> **Selected extract**
=== Begin Enclosure ===

Hey, remember that time when the Rug City was going to become the Silicon Valley? Well, almost, anyway, back when Coleco had operations in Amsterdam, New York, and its Adam family computer, assembled right there on the banks of the Mohawk, was supposed to be the next big thing.
This one requires a little back story. Coleco started life as the Connecticut Leather Company, selling leather craft kits, much like another company called Tandy. They branched into plastic molding, creating kiddie pools, ditched the leather, and rebranded as Coleco in the 1960s. (Tandy, without quite ditching leather, bought a little operation called Radio Shack, which also got into computers around this time.) Inexplicably, Coleco got into the manufacture of video game consoles in 1976, jumping into the vast market created by Atari’s Pong. They created the Telstar console, a number of handheld games, and then the ColecoVision in 1982.
Just a year later, Coleco announced its entry into the not-even-nascent home computer market, with a product called the Adam. And the Adam, for reasons I have yet to uncover, was assembled in Amsterdam. They announced it in the summer of 1983, promising to move 500,000 computers that Christmas. They were only able to put together 95,000, and most of those had issues (so serious that they had to open up repair stores around the country). Like most computers of its day, it was intended to hook up to a TV (or to the ColecoVision). It came with a dot matrix printer, 80 kilobytes of RAM, something resembling a word processor, and a Buck Rogers videogame. When the Adam was officially abandoned in 1985, Coleco employed 4,000 people at its Amsterdam facility, but said that most of them weren’t involved in Adam production.
The company went into the doll and computer business at exactly the same time. While taking a massive loss in the computer department, Coleco was enjoying huge success with Cabbage Patch Dolls, which sparked a wild craze. The dolls weren’t made in Amsterdam; they were shipped in from China, but Rug City workers would dress them and place them in their boxes with their “adoption” papers. (The Business Review has a good reminiscence of the crazy doll days here.)

=== End Enclosure ===

> **Exercise data**
=== Begin Enclosure ===

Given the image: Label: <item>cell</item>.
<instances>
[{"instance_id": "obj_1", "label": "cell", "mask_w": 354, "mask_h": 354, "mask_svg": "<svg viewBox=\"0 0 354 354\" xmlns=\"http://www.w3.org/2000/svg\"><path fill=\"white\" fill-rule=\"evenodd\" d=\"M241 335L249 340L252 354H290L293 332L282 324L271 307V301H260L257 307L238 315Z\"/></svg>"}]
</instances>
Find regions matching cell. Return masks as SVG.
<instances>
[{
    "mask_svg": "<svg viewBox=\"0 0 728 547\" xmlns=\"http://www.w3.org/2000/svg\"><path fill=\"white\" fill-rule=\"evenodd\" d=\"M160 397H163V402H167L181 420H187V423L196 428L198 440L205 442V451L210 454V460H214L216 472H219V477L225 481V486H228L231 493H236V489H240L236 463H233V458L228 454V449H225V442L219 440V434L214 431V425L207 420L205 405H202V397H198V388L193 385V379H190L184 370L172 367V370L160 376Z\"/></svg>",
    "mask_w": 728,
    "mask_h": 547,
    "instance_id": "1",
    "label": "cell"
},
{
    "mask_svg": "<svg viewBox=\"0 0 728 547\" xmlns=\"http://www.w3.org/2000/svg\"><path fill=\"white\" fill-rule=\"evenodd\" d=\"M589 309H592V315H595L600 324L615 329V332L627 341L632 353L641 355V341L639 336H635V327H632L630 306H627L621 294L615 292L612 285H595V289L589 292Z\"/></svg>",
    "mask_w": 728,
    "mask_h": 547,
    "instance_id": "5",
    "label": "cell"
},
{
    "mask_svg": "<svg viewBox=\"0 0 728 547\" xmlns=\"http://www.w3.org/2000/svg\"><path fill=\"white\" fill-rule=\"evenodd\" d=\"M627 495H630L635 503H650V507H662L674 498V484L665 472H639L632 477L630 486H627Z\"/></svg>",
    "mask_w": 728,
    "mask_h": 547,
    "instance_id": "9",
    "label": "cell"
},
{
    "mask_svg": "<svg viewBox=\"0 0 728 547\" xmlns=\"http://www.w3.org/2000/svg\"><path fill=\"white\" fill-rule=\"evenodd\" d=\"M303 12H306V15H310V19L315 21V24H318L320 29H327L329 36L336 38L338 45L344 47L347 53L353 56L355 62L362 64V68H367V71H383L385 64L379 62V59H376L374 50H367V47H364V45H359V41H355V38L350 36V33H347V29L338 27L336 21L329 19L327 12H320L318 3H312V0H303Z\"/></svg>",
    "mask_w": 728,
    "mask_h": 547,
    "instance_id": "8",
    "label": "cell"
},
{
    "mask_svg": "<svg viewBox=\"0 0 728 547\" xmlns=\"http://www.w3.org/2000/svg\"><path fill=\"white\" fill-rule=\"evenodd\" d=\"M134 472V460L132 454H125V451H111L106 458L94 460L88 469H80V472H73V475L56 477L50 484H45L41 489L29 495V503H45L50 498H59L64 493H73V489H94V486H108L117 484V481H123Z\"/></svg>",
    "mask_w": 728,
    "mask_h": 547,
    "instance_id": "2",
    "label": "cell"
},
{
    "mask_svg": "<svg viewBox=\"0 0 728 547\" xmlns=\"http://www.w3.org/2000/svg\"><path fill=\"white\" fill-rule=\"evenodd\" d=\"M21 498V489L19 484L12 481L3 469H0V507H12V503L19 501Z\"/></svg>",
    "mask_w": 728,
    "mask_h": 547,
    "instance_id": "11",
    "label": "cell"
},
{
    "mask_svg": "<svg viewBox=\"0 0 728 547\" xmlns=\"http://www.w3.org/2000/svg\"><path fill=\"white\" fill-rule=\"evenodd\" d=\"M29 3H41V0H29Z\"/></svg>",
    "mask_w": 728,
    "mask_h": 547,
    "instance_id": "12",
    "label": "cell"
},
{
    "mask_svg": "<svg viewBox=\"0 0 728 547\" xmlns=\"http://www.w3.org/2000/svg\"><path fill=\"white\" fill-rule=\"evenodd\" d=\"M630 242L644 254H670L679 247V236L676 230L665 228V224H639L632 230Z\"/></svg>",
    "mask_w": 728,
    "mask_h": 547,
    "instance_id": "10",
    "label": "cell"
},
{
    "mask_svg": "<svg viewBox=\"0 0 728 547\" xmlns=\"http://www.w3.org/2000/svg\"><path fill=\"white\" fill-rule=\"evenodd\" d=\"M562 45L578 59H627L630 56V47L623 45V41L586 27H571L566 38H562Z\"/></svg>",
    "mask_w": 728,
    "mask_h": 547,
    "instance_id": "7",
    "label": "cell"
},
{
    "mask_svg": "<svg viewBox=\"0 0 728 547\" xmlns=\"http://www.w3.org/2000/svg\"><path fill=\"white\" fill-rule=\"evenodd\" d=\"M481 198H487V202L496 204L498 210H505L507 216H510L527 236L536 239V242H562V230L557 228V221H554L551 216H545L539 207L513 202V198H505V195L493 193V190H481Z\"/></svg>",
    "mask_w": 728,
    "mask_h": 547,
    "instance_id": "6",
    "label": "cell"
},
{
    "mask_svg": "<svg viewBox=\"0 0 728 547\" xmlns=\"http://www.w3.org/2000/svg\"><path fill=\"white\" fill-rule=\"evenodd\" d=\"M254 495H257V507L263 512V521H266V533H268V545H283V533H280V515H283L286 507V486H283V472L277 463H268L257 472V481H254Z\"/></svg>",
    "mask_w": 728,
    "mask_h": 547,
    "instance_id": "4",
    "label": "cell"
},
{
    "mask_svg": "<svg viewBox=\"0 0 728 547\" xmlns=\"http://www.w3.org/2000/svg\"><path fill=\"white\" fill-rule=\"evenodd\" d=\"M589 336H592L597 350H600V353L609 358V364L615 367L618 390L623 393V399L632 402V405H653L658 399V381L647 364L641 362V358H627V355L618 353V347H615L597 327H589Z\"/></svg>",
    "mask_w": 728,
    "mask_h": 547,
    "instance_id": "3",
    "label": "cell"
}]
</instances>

=== End Enclosure ===

> **Task description**
In the piece on Coleco and its Adam computer, how many computers was Coleco able to assemble for Christmas 1983?

> **Answer to the exercise**
95,000